## Goals
a) Answer these from the housing price text:
(i) What population does a block group typically have?
(ii) What is the typical error rate of the experts' estimates?
(iii) What would the problem be called if the goal were to predict multiple values per district?
b) Rewrite everything in the housing price text from "Currently, the district’s" down to "multivariate regression problem.", using "specialists" in place of "experts".
c) The housing price text says what kinds of task the project is. List each one.

## Text extract
○ ○ ○ ○ ○
This basic ML project will follow the Project Checklist to create a simple ML application. The project is to create a model that will predict the median housing price in a given district in California. It is the first (most basic) project that will be completed from start to finish going through all the steps of the checklist.

Big Picture

We’re going to build a model of housing prices in California using the California census data. This data has metrics such as the population, median income, median housing price, etc. for each block group in California. A block group is the smallest geographical unit for which the US Census Bureau publishes sample data (typically has a population of 600 to 3,000 people). We will call them “districts” for short.

Frame the Problem

Knowing the objective will help us choose the right algorithm, performance measure, and so on. Our model’s output (a prediction of a district’s median housing price) will be fed to another ML system, along with many other signals.

Currently, the district’s housing prices are estimated manually by experts: a team gathers up-to-date information about a district, and when they cannot get the median housing price, they estimate it using complex rules. This is costly and time-consuming, and their estimates are not great; their typical error rate is about 15%.

With this information in mind, we can determine the following:

  • This is a supervised learning task since we are given labeled training examples (each instance comes with the expected output, i.e., the district’s median housing price).
  • This is a regression task since we are asked to predict a value.
  • This is a univariate regression problem since we are only trying to predict a single value for each district. If we were trying to predict multiple values per district, it would be a multivariate regression problem.
○ ○ ○ ○ ○
## Rows

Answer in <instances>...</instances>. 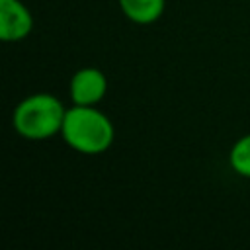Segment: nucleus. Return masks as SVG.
Returning a JSON list of instances; mask_svg holds the SVG:
<instances>
[{
	"mask_svg": "<svg viewBox=\"0 0 250 250\" xmlns=\"http://www.w3.org/2000/svg\"><path fill=\"white\" fill-rule=\"evenodd\" d=\"M70 100L76 105H96L107 92V78L100 68L84 66L70 78Z\"/></svg>",
	"mask_w": 250,
	"mask_h": 250,
	"instance_id": "3",
	"label": "nucleus"
},
{
	"mask_svg": "<svg viewBox=\"0 0 250 250\" xmlns=\"http://www.w3.org/2000/svg\"><path fill=\"white\" fill-rule=\"evenodd\" d=\"M229 162H230V168L242 176V178H250V133L240 137L230 152H229Z\"/></svg>",
	"mask_w": 250,
	"mask_h": 250,
	"instance_id": "6",
	"label": "nucleus"
},
{
	"mask_svg": "<svg viewBox=\"0 0 250 250\" xmlns=\"http://www.w3.org/2000/svg\"><path fill=\"white\" fill-rule=\"evenodd\" d=\"M62 141L82 154H100L113 143L115 129L111 119L96 109V105H72L66 109L62 129Z\"/></svg>",
	"mask_w": 250,
	"mask_h": 250,
	"instance_id": "1",
	"label": "nucleus"
},
{
	"mask_svg": "<svg viewBox=\"0 0 250 250\" xmlns=\"http://www.w3.org/2000/svg\"><path fill=\"white\" fill-rule=\"evenodd\" d=\"M66 107L62 102L47 92H37L23 98L12 115V125L18 135L29 141L49 139L62 129Z\"/></svg>",
	"mask_w": 250,
	"mask_h": 250,
	"instance_id": "2",
	"label": "nucleus"
},
{
	"mask_svg": "<svg viewBox=\"0 0 250 250\" xmlns=\"http://www.w3.org/2000/svg\"><path fill=\"white\" fill-rule=\"evenodd\" d=\"M123 16L139 25L154 23L166 6V0H117Z\"/></svg>",
	"mask_w": 250,
	"mask_h": 250,
	"instance_id": "5",
	"label": "nucleus"
},
{
	"mask_svg": "<svg viewBox=\"0 0 250 250\" xmlns=\"http://www.w3.org/2000/svg\"><path fill=\"white\" fill-rule=\"evenodd\" d=\"M33 29V16L21 0H0V39L21 41Z\"/></svg>",
	"mask_w": 250,
	"mask_h": 250,
	"instance_id": "4",
	"label": "nucleus"
}]
</instances>
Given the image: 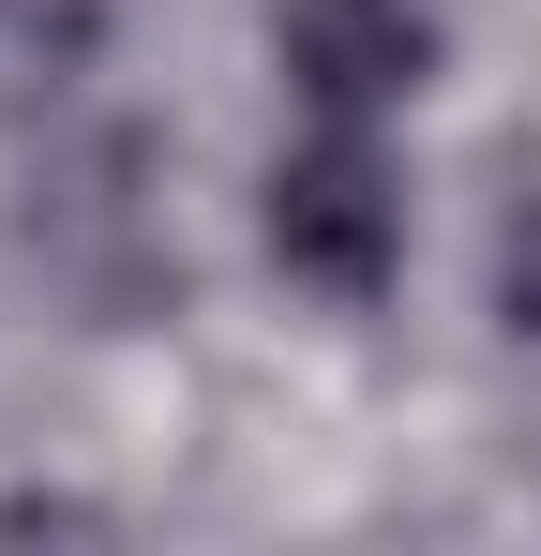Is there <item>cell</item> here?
I'll use <instances>...</instances> for the list:
<instances>
[{
  "mask_svg": "<svg viewBox=\"0 0 541 556\" xmlns=\"http://www.w3.org/2000/svg\"><path fill=\"white\" fill-rule=\"evenodd\" d=\"M270 256L316 286V301H376V286L406 271V195L376 166V121H316L270 166Z\"/></svg>",
  "mask_w": 541,
  "mask_h": 556,
  "instance_id": "6da1fadb",
  "label": "cell"
},
{
  "mask_svg": "<svg viewBox=\"0 0 541 556\" xmlns=\"http://www.w3.org/2000/svg\"><path fill=\"white\" fill-rule=\"evenodd\" d=\"M270 46H286V91L316 121H391L437 76V0H286Z\"/></svg>",
  "mask_w": 541,
  "mask_h": 556,
  "instance_id": "7a4b0ae2",
  "label": "cell"
},
{
  "mask_svg": "<svg viewBox=\"0 0 541 556\" xmlns=\"http://www.w3.org/2000/svg\"><path fill=\"white\" fill-rule=\"evenodd\" d=\"M496 301H512V331H541V181L512 195V241H496Z\"/></svg>",
  "mask_w": 541,
  "mask_h": 556,
  "instance_id": "3957f363",
  "label": "cell"
}]
</instances>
○ ○ ○ ○ ○
## The results
a)
(i) 600 to 3,000 people.
(ii) About 15%.
(iii) A multivariate regression problem.

b)
Currently, the district’s housing prices are estimated manually by specialists: a team gathers up-to-date information about a district, and when they cannot get the median housing price, they estimate it using complex rules. This is costly and time-consuming, and their estimates are not great; their typical error rate is about 15%.

With this information in mind, we can determine the following:

  • This is a supervised learning task since we are given labeled training examples (each instance comes with the expected output, i.e., the district’s median housing price).
  • This is a regression task since we are asked to predict a value.
  • This is a univariate regression problem since we are only trying to predict a single value for each district. If we were trying to predict multiple values per district, it would be a multivariate regression problem.

c)
- A supervised learning task
- A regression task
- A univariate regression problem